Merhaba ben geldim,iyi okumalar!

(Finale son iki bölüm kaldı)

--

Derin bir nefes alarak uyandığımda evimdeydim. Odamda. Yataktan kalkıp koşar adımlarla koridora çıktım.

"Kimse yok mu?"diye seslendim.

"Sanem gel canım,kahvaltını yap!"diye ablam seslendiğinde birkaç saniye öylece donup kaldım. Dün gece gördüklerim bir kabustan mı ibaretti yani? Yavaşça aşağı inmeye başladım.

Merdivenleri inip mutfağa girdiğimde gördüğüm manzarayla donup kaldım. Ablam,annem ve babam. Masada oturup beni bekliyorlardı.

"Sanem kızım gelsene. Niye öyle bakıyorsun?"dedi babam.

"Ben-"

"Gel bak sana da koyuyorum."dedi ablam. Sonra ocağın üstündeki tenceredeki menemenden bana da koydu. Her şey çok fazla gerçek gibiydi.

"Rüya mı görüyorum? Kızlar nerede? Aras nerede?"dedim.

"Sen neye inanırsan o olur. Kızları tanımıyorum ve Aras'ı da tanımıyorum."dedi annem. Ablamın yanakları kızarmıştı masaya geçerken.

"Utanma,siz evliydiniz."dedim. "Yani siz ölmeden önce."

"Aslında hepini öldünüz."dedim bir müddet sonra dayanamayıp sesimi yükselterek.

"Sanem ne saçmalıyorsun?"dedi babam.

"Hepiniz öldünüz!"diye bağırdım.

"Gayet de yaşıyorum."dedi ablam.

"Sen dün öldün!
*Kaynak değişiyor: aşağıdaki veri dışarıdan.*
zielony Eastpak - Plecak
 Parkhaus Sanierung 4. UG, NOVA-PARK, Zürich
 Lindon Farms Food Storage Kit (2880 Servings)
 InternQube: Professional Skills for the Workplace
Siz de on dört yıl önce öldünüz! Hepiniz ölüsünüz! Hepiniz beni bırakıp gittiniz sanki ölünce ardınızda hiçbir harabe bırakmıyormuş gibi!"diye bağırıken masadan hızla kalktım.

"Yeter!"diye bağırdı annem. Sonrasında her şey bulanıklaştı ve yeniden uyandım. Ancak bu sefer gözlerimi hızlıca açacak gücüm yoktu. Yavaşça araladım gözlerimi. Krem rengi duvar kağıtlı dört duvar arasında,hastane odasındaydım. Odada benden başka kimse yoktu.
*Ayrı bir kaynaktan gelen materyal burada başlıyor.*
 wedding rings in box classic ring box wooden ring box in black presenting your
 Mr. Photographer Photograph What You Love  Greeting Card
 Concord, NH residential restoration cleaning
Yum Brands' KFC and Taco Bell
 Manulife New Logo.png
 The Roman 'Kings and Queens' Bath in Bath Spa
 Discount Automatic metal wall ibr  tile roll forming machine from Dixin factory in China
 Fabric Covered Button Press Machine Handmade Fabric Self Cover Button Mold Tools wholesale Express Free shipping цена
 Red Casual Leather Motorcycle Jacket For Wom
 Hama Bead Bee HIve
Doğrulmaya çalıştım. Başım ağrıyordu. Oflayarak kafamı geri yastığa koydum. Ortalık dağınıktı. Ellerimi yüz hizama yaklaştırıp kırmızılıkları incelemeye başladım. Ellerimin üstlerinde seyrek ve uzunlu kısalı çizikler vardı.
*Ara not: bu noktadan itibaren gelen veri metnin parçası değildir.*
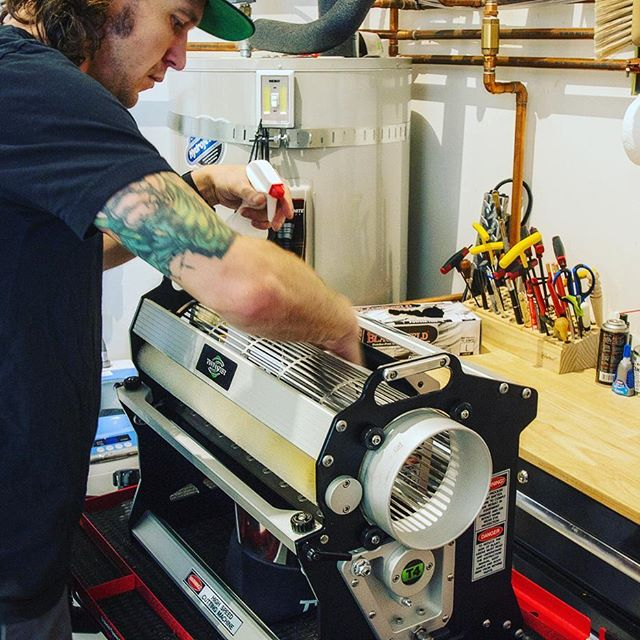 Every time a machine comes back to us we make sure to completely disassemble the trimmer. This helps us clean the machine perfectly as well as making sure every part is in working order! Feel free to stop in and ask about our cleaning procedure!  #pdxgrown #pdxtrim #pdxgrows #pdxgrowers #pdxtrimmers #pdx420 #trimmingsucks #automatictrimmer #greenharvest #seaofgreen #getyourtrimon #trimnation #olcclicensed #olccgrow #ommplicensed #ommpgrow #ommpgrower #oregongrown #oregonbuds #541trim #541grows #budtrimmer #warehousegrows #warehousebud #biggrows #weed #420 #trim #kief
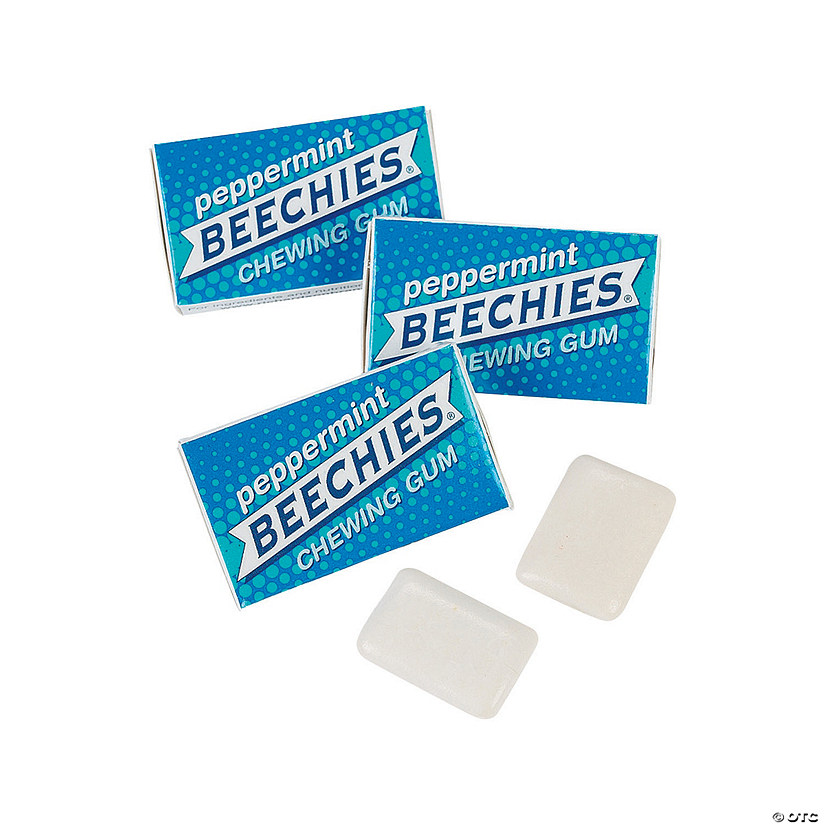 Beechies® Peppermint Gum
"Beş dakika kantine ineyim dedim uyanmışsın."Kafamı kaldırıp Rüzgar'a baktım.

Yanımdaki koltuğa ilerlemeye başladı. "Ellerim hangi ara çizildi?"dediğimde sesim kısıktı ama çok da kısık değildi. Sadece biraz kısılmıştı. Birazcık düzelsin diye boğazımı temizledim. Boğazım yanıyordu.

"Hatırlamıyor musun dün olanları?"dedi birkaç saniye sonra.

"En son tuvalette bayıldığımı hatırlıyorum."dedim. Bir şey söyleyecek gibi oldu ama sanki o sözleri geri yuttu.

"Gece pek çok defa sinir krizleri geçirdin. Sakinleştiriciyle uyudun birkaç saat."dedi sonunda konuşup. Tüm gece uyumamıştı. Gözlerinden belliydi.

"Kızlar nerede?"diyebildim sonunda.

"Gelirler şimdi. Odaya girmeden önce konuştum. Hastaneye geldiklerini söylediler."dediğinde sonunda doğrulacak gücü buldum. Üzerimde beyaz hastane elbisesi vardı. Onun da üzerinde olan üstüme örtülmüş pikeyi dizlerime kadar itekleyip doğrulduğumda ellerimle şakaklarımı ovuşturdum. Sonra gözlerimi ovuşturduğumda elime gelen siyahlıkla dün ağlamadan önce makyajım olduğunu hatırladım.